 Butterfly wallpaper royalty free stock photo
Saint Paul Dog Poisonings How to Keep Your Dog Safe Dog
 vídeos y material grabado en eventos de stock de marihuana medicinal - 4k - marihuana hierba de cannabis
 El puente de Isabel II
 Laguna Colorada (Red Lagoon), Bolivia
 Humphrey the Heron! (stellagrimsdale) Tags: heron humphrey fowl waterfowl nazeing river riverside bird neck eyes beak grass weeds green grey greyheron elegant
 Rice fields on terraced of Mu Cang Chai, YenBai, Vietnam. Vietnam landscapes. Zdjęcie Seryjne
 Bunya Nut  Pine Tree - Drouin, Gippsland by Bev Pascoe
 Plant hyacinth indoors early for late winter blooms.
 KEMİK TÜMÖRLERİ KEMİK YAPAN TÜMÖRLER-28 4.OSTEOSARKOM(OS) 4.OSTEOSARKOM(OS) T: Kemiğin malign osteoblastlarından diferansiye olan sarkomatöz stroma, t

◇ ◇ ◇ ◇

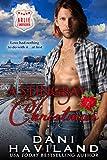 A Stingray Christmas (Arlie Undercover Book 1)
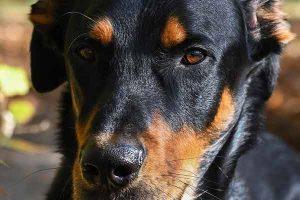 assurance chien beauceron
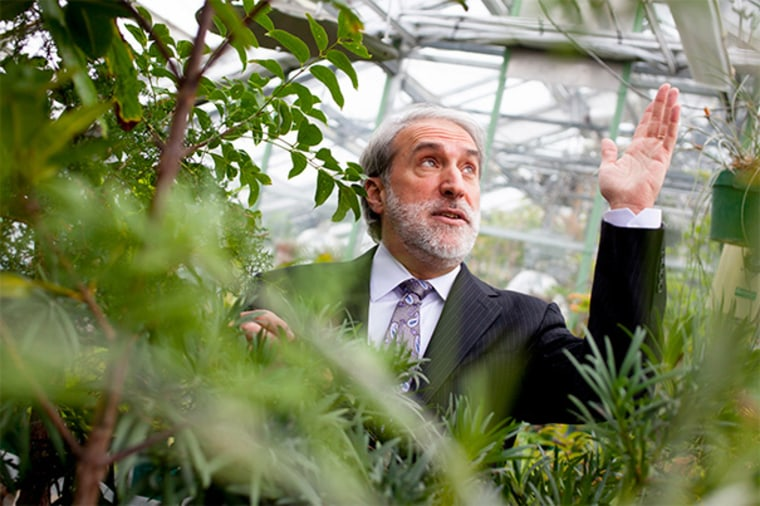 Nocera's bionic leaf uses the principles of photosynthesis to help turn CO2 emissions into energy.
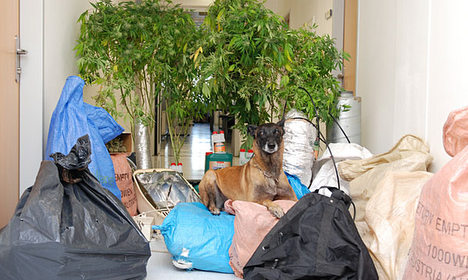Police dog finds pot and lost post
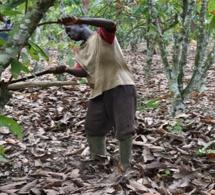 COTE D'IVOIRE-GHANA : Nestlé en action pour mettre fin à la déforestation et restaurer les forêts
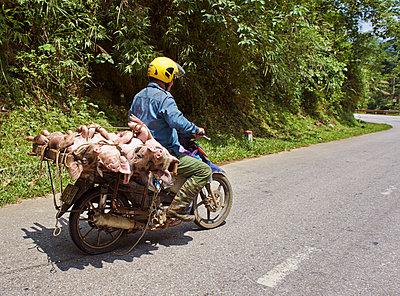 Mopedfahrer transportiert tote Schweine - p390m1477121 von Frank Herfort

◇ ◇ ◇ ◇

• Exercise aim
Pictures excluded, reproduce only the part above that opens with the line holding "Nocera's bionic leaf" and closes with the line holding "Mopedfahrer transportiert tote", exactly as written.

• Response to the exercise
 Nocera's bionic leaf uses the principles of photosynthesis to help turn CO2 emissions into energy.
Police dog finds pot and lost post
 COTE D'IVOIRE-GHANA : Nestlé en action pour mettre fin à la déforestation et restaurer les forêts
 Mopedfahrer transportiert tote Schweine - p390m1477121 von Frank Herfort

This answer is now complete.